-------- Text shown --------
Radon in Indoor Spaces: An Underestimated Risk Factor for Lung Cancer in Environmental Medicine

Klaus Schmid et al. Dtsch Arztebl Int. .
Free PMC article

Abstract

Background: Occupational medicine has long recognized radon to be a cause of lung cancer, especially among miners working under ground. Until recently, however, little scientific evidence was available about the risk to the general population caused by indoor radon.

Methods: The authors analyzed literature that they found by a selective search in the light of the recently published S1 guideline of the German Society of Occupational and Environmental Medicine (Deutsche Gesellschaft für Arbeitsmedizin und Umweltmedizin) and a recent publication of the German Commission on Radiological Protection (Strahlenschutzkommission).
-------- Records provided --------
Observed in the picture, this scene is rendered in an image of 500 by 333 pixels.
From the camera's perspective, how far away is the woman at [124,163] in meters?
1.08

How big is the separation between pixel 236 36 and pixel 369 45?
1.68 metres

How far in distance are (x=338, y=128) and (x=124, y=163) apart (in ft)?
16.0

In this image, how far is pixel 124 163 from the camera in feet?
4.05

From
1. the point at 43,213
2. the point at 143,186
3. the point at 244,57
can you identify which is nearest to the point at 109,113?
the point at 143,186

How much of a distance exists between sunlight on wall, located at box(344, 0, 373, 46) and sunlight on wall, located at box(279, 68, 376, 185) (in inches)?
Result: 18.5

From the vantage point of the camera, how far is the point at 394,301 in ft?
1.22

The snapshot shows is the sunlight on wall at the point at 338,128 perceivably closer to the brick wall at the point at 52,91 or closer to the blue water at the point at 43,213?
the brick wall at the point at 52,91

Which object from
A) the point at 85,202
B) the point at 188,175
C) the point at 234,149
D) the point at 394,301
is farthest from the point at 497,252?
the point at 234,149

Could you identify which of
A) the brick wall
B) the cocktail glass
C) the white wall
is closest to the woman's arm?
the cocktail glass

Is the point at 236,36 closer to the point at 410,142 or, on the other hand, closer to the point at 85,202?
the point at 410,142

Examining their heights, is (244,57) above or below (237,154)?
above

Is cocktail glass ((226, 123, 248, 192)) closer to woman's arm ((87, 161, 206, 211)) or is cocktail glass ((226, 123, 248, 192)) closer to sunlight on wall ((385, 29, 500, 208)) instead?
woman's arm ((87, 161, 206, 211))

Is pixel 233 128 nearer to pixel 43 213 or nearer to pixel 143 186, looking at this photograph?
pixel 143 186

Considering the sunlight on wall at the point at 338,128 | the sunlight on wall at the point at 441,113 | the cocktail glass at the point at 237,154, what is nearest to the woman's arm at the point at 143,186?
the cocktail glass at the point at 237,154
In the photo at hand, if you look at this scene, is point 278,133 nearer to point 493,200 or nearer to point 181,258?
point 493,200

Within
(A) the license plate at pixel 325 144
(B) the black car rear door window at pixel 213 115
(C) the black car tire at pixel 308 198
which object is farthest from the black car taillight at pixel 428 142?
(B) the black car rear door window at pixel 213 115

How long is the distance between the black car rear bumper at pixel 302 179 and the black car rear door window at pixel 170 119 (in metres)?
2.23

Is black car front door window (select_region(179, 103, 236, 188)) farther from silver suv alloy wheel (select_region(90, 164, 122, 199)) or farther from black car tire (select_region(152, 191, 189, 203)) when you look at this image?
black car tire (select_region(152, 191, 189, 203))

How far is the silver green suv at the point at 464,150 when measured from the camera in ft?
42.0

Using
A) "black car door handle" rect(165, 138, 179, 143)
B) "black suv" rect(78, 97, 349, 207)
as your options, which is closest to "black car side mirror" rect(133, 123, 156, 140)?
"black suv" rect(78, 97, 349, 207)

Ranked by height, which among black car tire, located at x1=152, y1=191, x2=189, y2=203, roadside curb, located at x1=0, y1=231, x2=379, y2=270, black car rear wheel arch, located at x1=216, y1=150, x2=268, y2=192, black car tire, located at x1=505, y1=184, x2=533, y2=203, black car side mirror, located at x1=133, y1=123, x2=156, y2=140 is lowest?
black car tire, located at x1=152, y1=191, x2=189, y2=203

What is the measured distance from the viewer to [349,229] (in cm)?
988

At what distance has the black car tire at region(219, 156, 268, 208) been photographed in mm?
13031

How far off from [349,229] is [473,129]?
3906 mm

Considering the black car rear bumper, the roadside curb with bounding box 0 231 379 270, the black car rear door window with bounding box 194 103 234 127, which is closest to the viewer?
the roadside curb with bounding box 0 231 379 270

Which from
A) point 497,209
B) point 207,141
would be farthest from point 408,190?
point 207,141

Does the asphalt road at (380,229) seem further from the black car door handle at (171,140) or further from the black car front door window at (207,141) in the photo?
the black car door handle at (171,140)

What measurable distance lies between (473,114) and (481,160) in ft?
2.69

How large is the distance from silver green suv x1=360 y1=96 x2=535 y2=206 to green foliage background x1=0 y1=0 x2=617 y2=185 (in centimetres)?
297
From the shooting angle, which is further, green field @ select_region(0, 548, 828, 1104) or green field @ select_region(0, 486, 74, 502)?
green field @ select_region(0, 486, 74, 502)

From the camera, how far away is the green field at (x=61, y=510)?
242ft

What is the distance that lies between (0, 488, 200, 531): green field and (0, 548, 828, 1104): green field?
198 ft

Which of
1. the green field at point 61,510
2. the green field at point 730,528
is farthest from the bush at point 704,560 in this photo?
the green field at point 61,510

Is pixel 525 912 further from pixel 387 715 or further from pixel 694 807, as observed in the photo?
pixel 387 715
--------
◆ What you need to do ◆
Answer these from the radon abstract:
1. Occupational medicine has long recognized radon as a cause of lung cancer especially among which workers?
2. The S1 guideline the authors used comes from which organization?
3. Besides that guideline, which body's recent publication did the authors draw on?

◆ Answer box ◆
1. Miners working under ground.
2. The German Society of Occupational and Environmental Medicine (Deutsche Gesellschaft für Arbeitsmedizin und Umweltmedizin).
3. The German Commission on Radiological Protection (Strahlenschutzkommission).